Copyright: Flittner/privat
Christoph Flittner (41) betreibt drei Fahrschulen in Erding, ist seit fünf Jahren als Fahrschul-Influencer aktiv.
Die meisten würden übrigens nicht etwa beim Einparken, wie viele denken, durchfallen, sondern bei der Verkehrsbeobachtung. „Schulterblick, Spiegelschauen, das wird alles immer trainiert und wiederholt. Aber in der Prüfung haben viele heutzutage einen Blackout.“ Warum? Da sei bei den einen der Fluchtgedanke: Hauptsache schnell durch. Andere wiederum hätten die ständige Warnung ihrer übervorsichtigen Eltern im Ohr: „Fahr' ja langsam!“ Aber wer langsam fahre, mache meist leider auch alles andere zu langsam im Kopf, beobachtet er.

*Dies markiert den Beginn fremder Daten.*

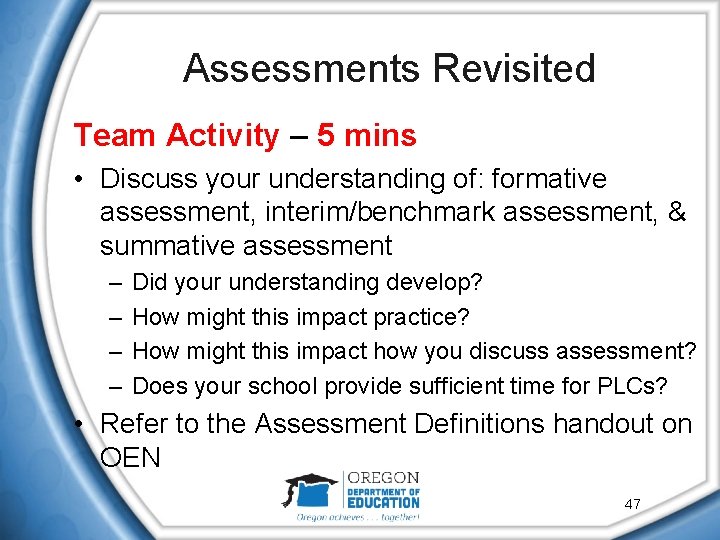 Assessments Revisited

Team Activity – 5 mins

• Discuss your understanding of: formative assessment, interim/benchmark assessment, & summative assessment
  – Did your understanding develop?
  – How might this impact practice?
  – How might this impact how you discuss assessment?
  – Does your school provide sufficient time for PLCs?
• Refer to the Assessment Definitions handout on OEN

OREGON
DEPARTMENT OF
EDUCATION
Oregon achieves . . . together!

47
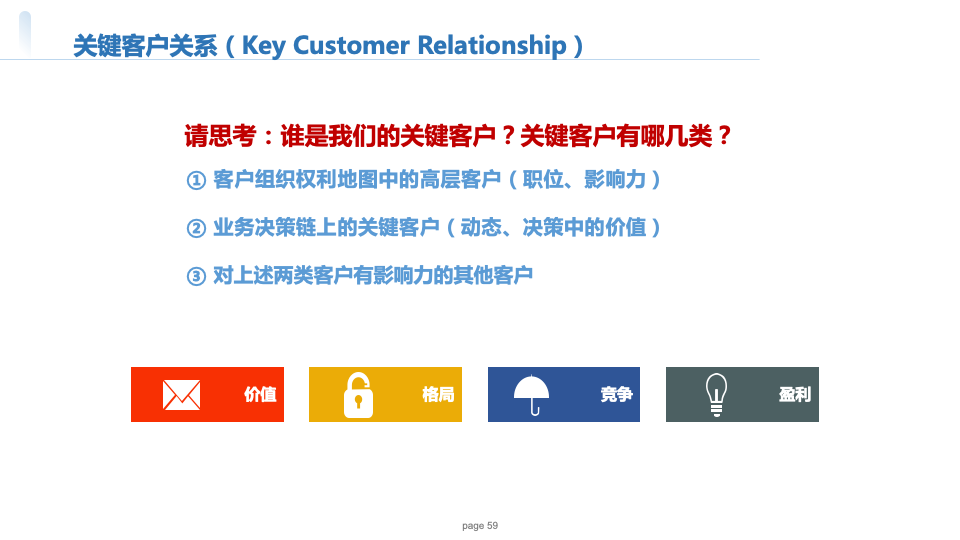 关键客户关系（Key Customer Relationship）

请思考：谁是我们的关键客户？关键客户有哪几类？

① 客户组织权利地图中的高层客户（职位、影响力）

② 业务决策链上的关键客户（动态、决策中的价值）

③ 对上述两类客户有影响力的其他客户

价值

格局

竞争

盈利

page 59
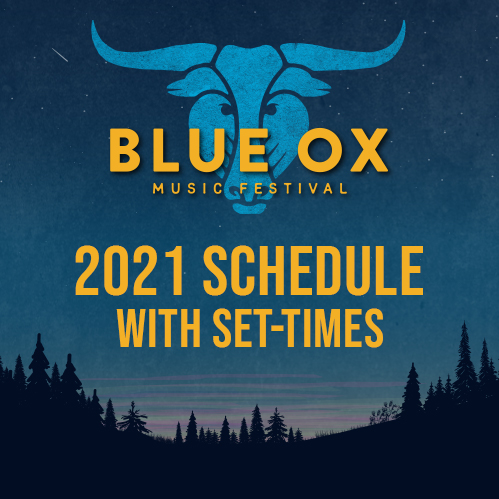 BLUE OX
MUSIC FESTIVAL

2021 SCHEDULE
WITH SET-TIMES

Christoph Flittner ist allerdings ganz beim Verkehrsminister, wenn es darum geht, den Theoriebogen mit seinen 1200 Fragen abzuspecken. „Das ist halt auch so ein Monster, das gewachsen ist. Man hat irgendwann gesagt, hier, Umwelt ist jetzt wichtiger. Also hat man Umweltfragen mit eingebaut, mehr als vorher schon drin waren. Stichwort auch Elektroautos.“ Noch ein Beispiel: „Cannabis ist legalisiert, muss ich im Straßenverkehr heute mit umgehen, okay. Aber dafür anderes weglassen, was früher wichtig war.“
Er würde aber nicht nur Fragen reduzieren, auch die Formulierungen überarbeiten. „Das Deutsch, das da angewendet wird, ist selbst für die, die der Muttersprache mächtig sind, schon schwierig. Wer von denen kennt denn noch das Wort Gefälle?“ Zeitgemäßeres Lernen (Stichwort „Gamification“) statt Kreuzchen im Fragebogen hält er stattdessen für besonders sinnvoll, um die Jugend für die Theorie zu begeistern. „Nach zehn Fragen kommt eine Medaille oder ein Bonuspunkt, wie man das aus Apps wie Duolingo kennt. Oder ich habe eine Battle-App, ähnlich wie vor Jahren das Quiz-Duell. Das war Wissensvermittlung, die Spaß machte.“
Apropos Spaß: Herr Fahrschule, macht Ihnen der Job unter all diesen Bedingungen immer noch Freude? „Ja, absolut. Wenn ich irgendwann mal alt bin, kann ich sagen, dass ich 10.000 Leuten beigebracht habe, wie man Auto fährt. Und wenn ich meine Arbeit gut mache, dann bauen die vielleicht weniger Unfälle.“ Außerdem gibt es ja auch rund ums Fahren allerhand Interessantes, über das er mit Leidenschaft auf seinem Tiktok-Kanal berichtet.